Thus, in the deep seas and oceans there is a kind of "food ladder", thanks to which the organic matter created by autotrophic organisms in the surface layers of water is transferred along the chain of living organisms to the very bottom. In this regard, some marine ecologists consider the entire water column to be a single biogeocenosis. Others believe that the environmental conditions in the surface and bottom layers of water are so different that they cannot be considered as a single biogeocenosis.

Detrital food webs(decomposition chains) - food chains that begin with detritus - dead plant remains, corpses and animal excrement (Fig. 2).

Detrital chains are most typical for communities of continental water bodies, the bottom of deep lakes, and oceans, where many organisms feed on detritus formed by dead organisms from the upper illuminated layers of a water body or that have entered the water body from terrestrial ecosystems, for example, in the form of leaf litter.

The ecosystems of the bottom of the seas and oceans, where sunlight does not penetrate, exist only due to the constant settling of dead organisms that live in the surface layers of water. The total mass of this substance in the World Ocean per year reaches at least several hundred million tons.

Detrital chains are also widespread in forests, where most of the annual increase in the live weight of plants is not consumed directly by herbivorous animals, but dies off, forming litter, and then decomposes by saprotrophic organisms, followed by mineralization by decomposers. Of great importance in the decomposition of dead residues plant origin, especially wood, have mushrooms.

Heterotrophic organisms that feed directly on detritus are called detritophages. In terrestrial ecosystems, they are many species of insects, worms, etc.

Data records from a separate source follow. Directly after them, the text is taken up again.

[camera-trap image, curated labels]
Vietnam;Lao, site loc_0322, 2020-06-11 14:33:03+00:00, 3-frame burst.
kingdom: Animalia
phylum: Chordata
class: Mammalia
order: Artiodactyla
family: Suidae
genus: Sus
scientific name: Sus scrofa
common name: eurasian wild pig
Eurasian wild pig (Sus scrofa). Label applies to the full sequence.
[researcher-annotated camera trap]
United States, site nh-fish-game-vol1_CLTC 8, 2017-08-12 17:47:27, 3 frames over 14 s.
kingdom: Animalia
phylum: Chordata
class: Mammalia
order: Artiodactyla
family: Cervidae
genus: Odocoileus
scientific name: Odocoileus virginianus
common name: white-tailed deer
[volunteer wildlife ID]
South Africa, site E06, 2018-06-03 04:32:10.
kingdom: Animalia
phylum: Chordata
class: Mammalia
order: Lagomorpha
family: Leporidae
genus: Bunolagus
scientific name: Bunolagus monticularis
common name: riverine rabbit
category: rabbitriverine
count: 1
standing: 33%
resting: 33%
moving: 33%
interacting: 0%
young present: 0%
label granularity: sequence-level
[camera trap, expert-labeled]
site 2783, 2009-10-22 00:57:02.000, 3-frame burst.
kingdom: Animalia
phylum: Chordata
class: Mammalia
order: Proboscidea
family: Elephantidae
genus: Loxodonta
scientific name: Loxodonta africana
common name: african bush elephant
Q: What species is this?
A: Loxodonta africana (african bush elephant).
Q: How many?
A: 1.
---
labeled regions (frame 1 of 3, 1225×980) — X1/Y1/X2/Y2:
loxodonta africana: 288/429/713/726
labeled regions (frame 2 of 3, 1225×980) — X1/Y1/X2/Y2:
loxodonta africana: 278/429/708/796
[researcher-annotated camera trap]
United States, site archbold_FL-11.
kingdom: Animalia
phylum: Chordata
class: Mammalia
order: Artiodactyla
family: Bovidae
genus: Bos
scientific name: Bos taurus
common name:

Large detritus feeders, which include some species of birds (vultures, crows, etc.) and mammals (hyenas, etc.), are called scavengers.

In aquatic ecosystems, the most common detritophages are arthropods - aquatic insects and their larvae, and crustaceans. Detritophages can feed on other, larger heterotrophic organisms, which themselves can serve as food for predators.

Trophic levels

Typically, different trophic levels in ecosystems are not spatially separated. However, in some cases they are quite clearly differentiated. For example, in geothermal springs, autotrophic organisms - blue-green algae and autotrophic bacteria that form specific algal-bacterial communities ("mats") are common at temperatures above 40-45 ° C. At lower temperatures, they do not survive.

On the other hand, heterotrophic organisms (molluscs, larvae of aquatic insects, etc.) do not occur in geothermal springs at temperatures above 33–36°C, so they feed on mat fragments carried by the current to zones with lower temperatures.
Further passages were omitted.